Exactly as written, return every line of the data below apart from the pictures.

[Collected data entries]
________________
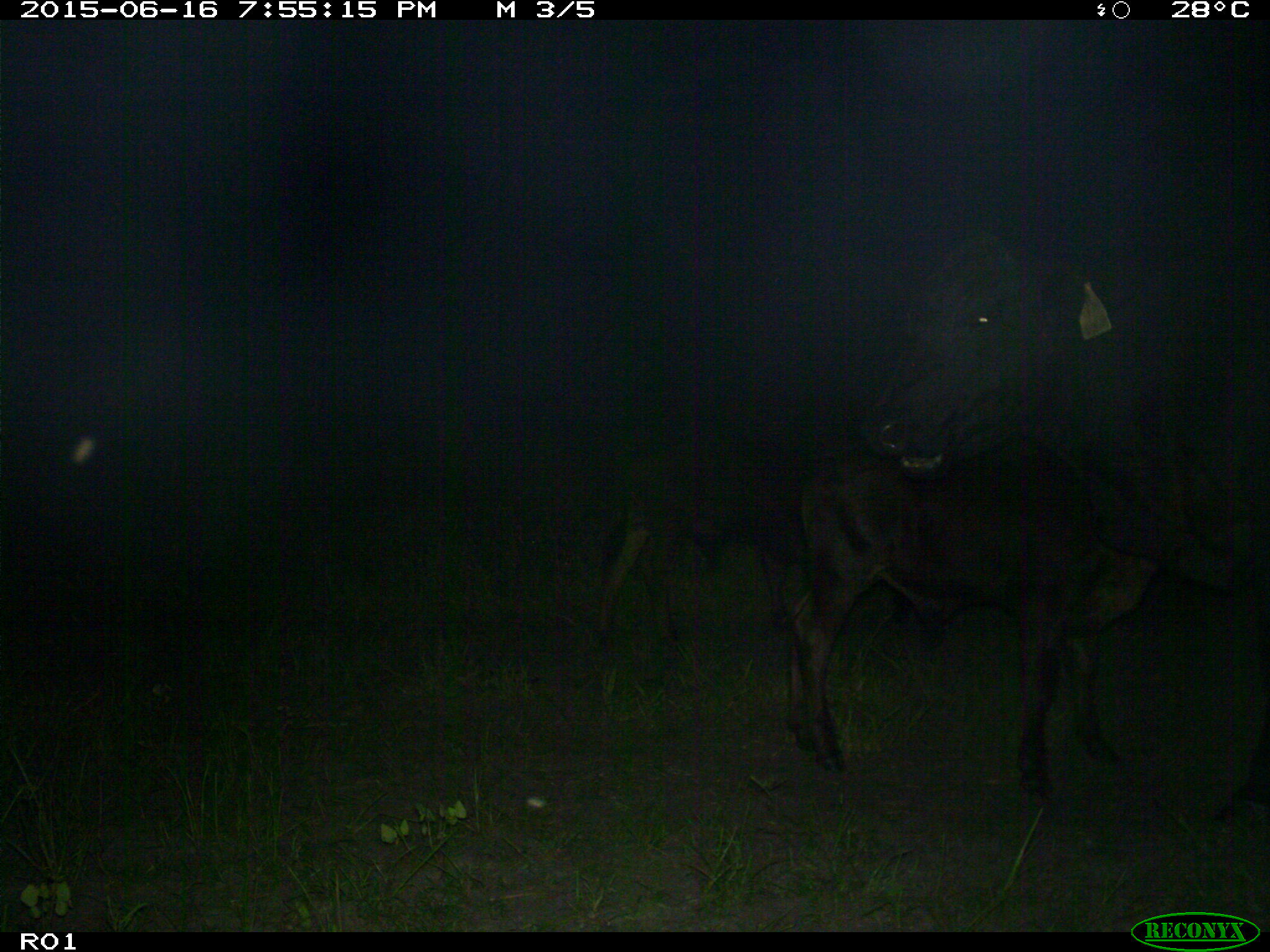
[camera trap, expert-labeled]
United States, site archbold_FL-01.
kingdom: Animalia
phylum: Chordata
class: Mammalia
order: Artiodactyla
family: Bovidae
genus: Bos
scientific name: Bos taurus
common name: domestic cow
Bos taurus (domestic cow).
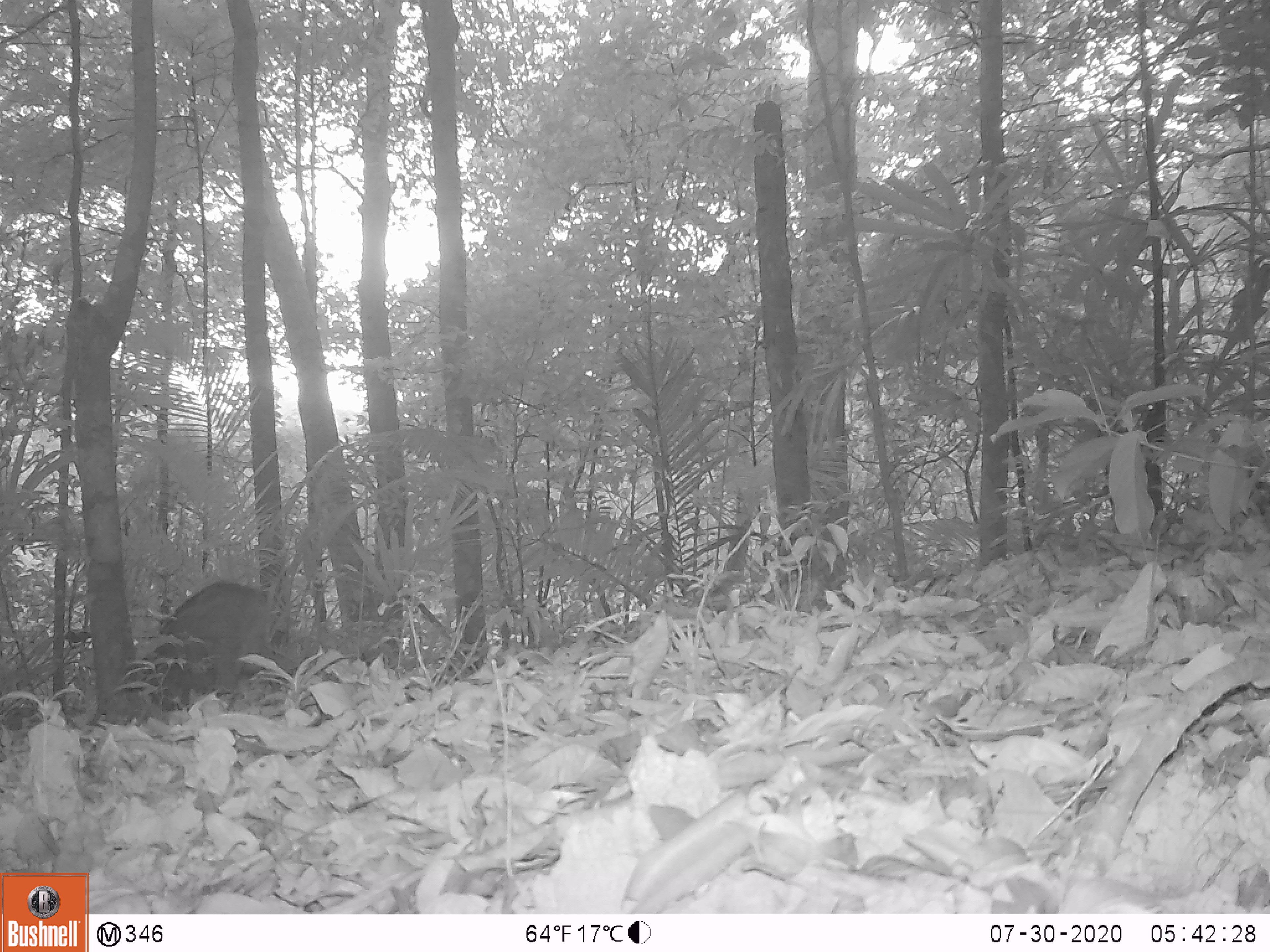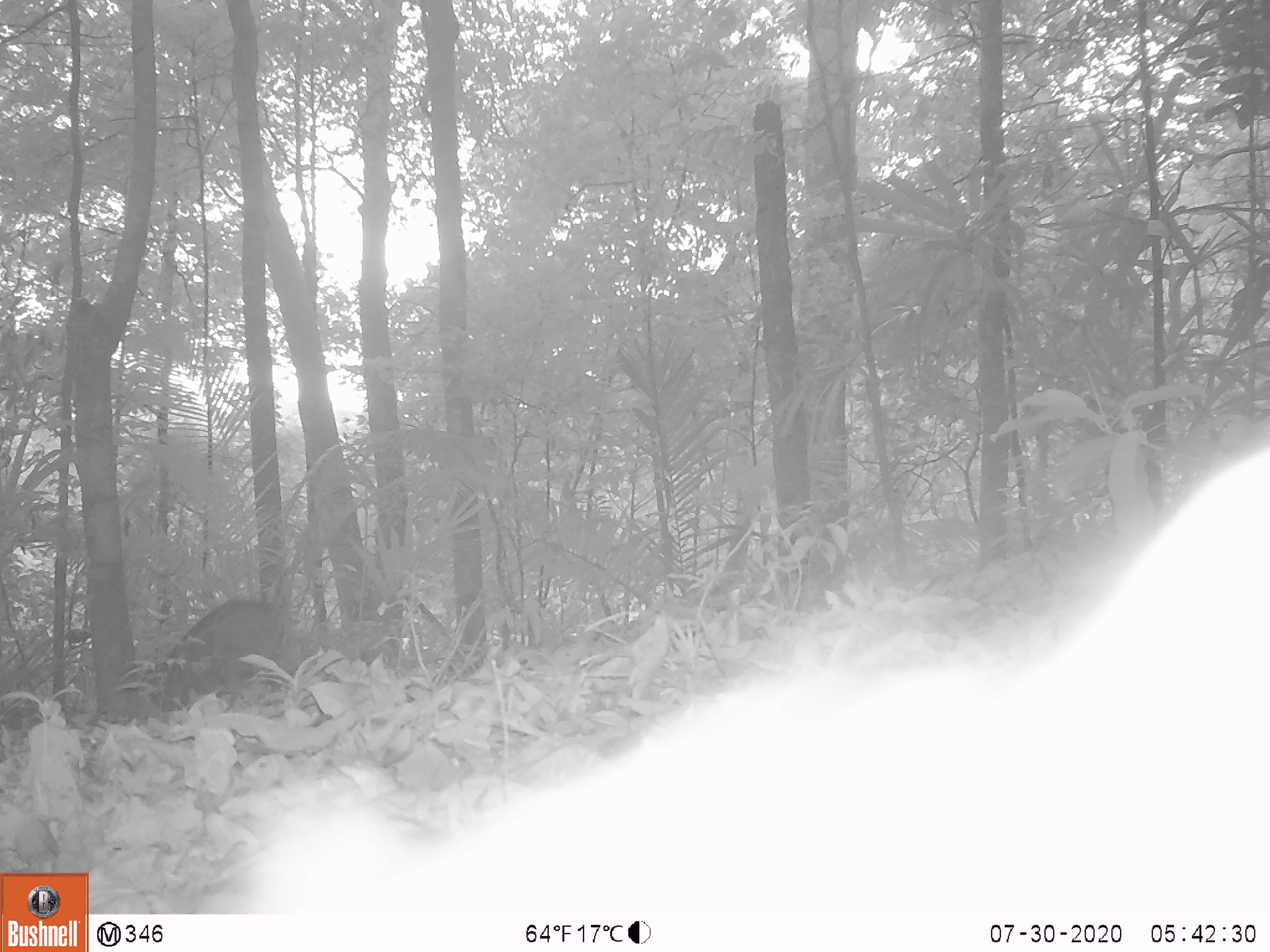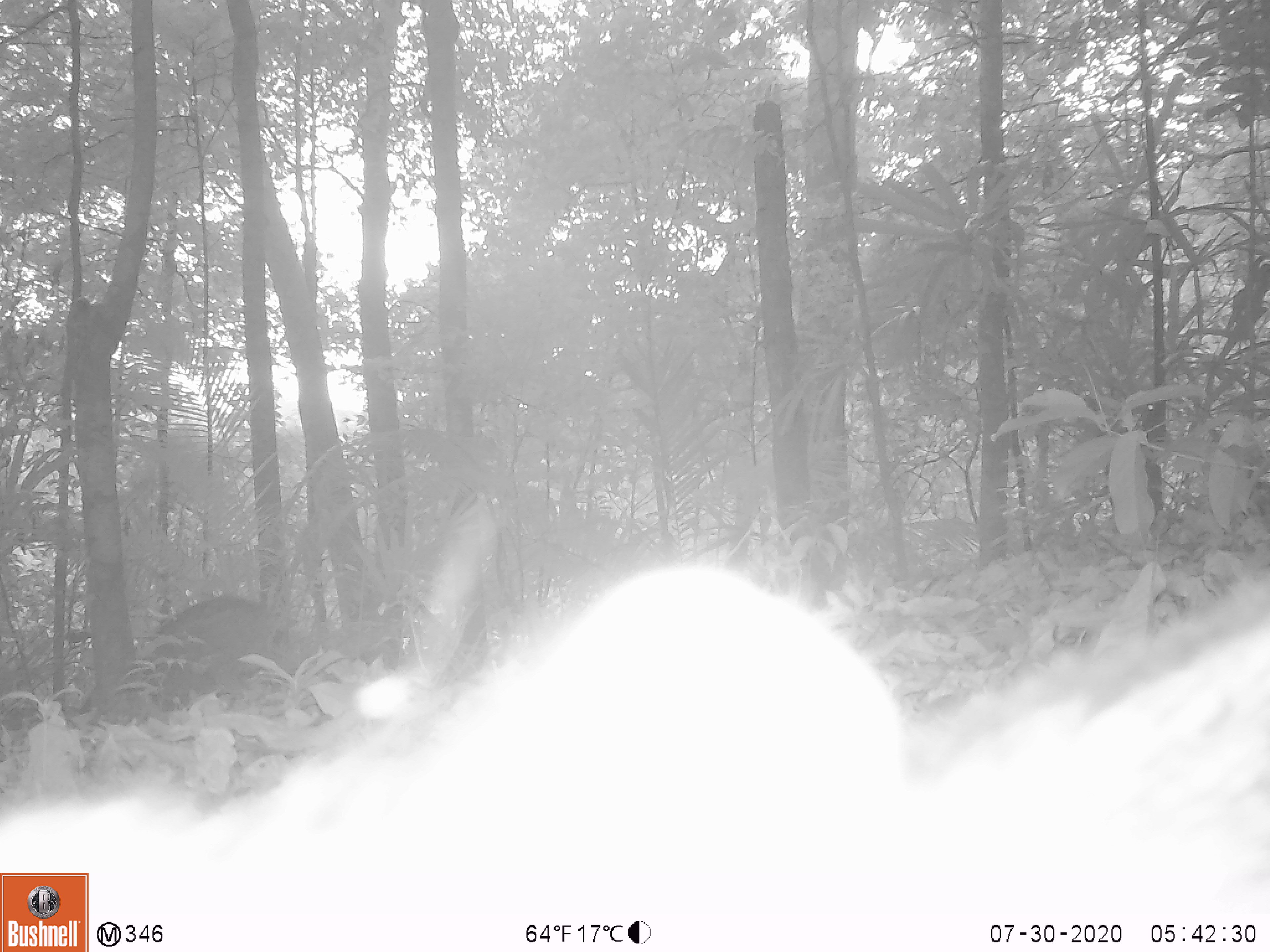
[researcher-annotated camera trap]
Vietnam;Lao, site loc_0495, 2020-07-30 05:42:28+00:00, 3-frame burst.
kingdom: Animalia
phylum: Chordata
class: Mammalia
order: Artiodactyla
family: Suidae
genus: Sus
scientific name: Sus scrofa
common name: eurasian wild pig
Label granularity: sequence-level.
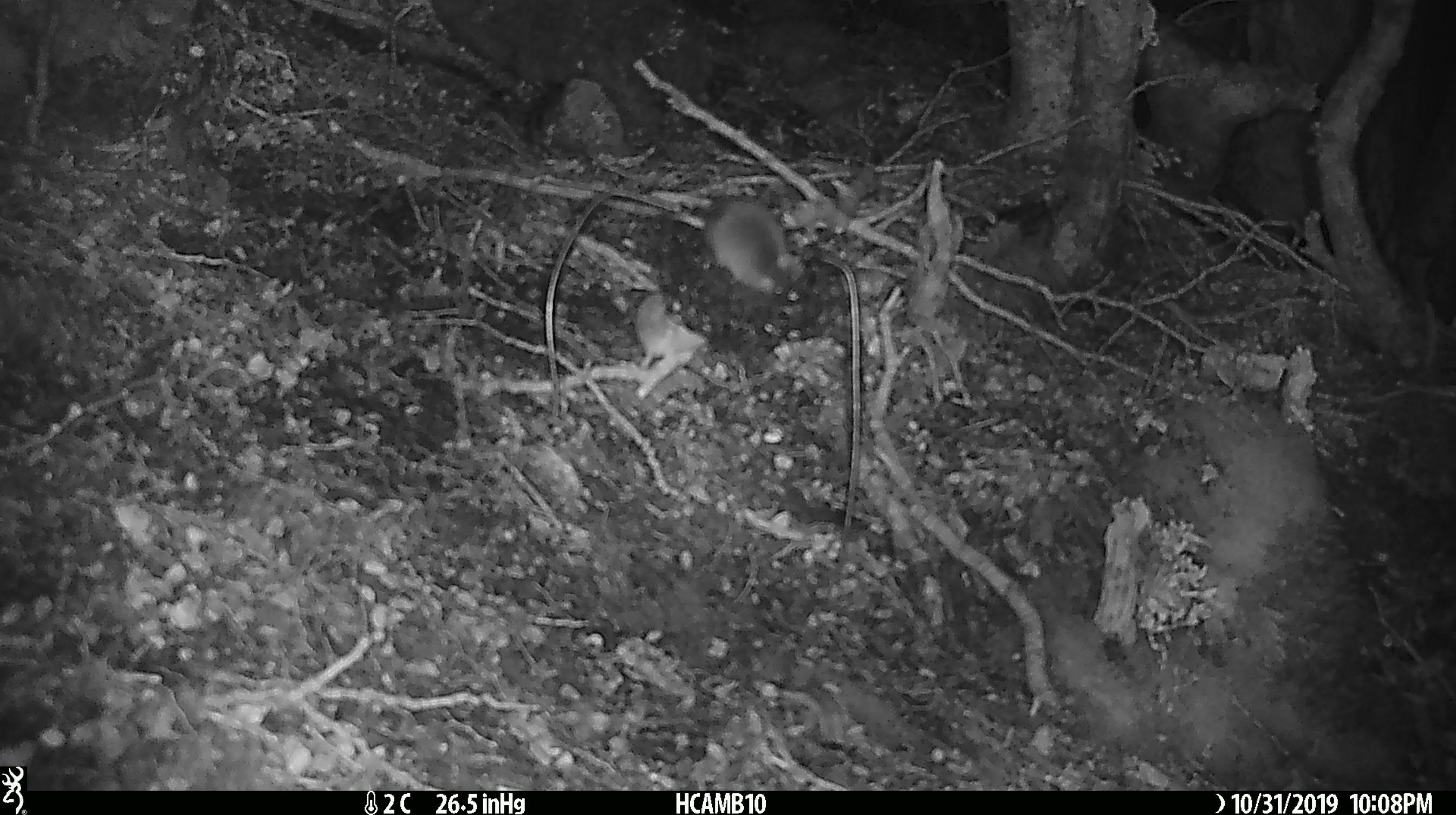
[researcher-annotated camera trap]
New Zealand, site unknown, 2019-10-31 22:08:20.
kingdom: Animalia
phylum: Chordata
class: Mammalia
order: Rodentia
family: Muridae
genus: Mus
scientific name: Mus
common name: mouse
________________
**YOUR RESPONSE**.
[camera trap, expert-labeled]
United States, site archbold_FL-01.
kingdom: Animalia
phylum: Chordata
class: Mammalia
order: Artiodactyla
family: Bovidae
genus: Bos
scientific name: Bos taurus
common name: domestic cow
Bos taurus (domestic cow).
[researcher-annotated camera trap]
Vietnam;Lao, site loc_0495, 2020-07-30 05:42:28+00:00, 3-frame burst.
kingdom: Animalia
phylum: Chordata
class: Mammalia
order: Artiodactyla
family: Suidae
genus: Sus
scientific name: Sus scrofa
common name: eurasian wild pig
Label granularity: sequence-level.
[researcher-annotated camera trap]
New Zealand, site unknown, 2019-10-31 22:08:20.
kingdom: Animalia
phylum: Chordata
class: Mammalia
order: Rodentia
family: Muridae
genus: Mus
scientific name: Mus
common name: mouse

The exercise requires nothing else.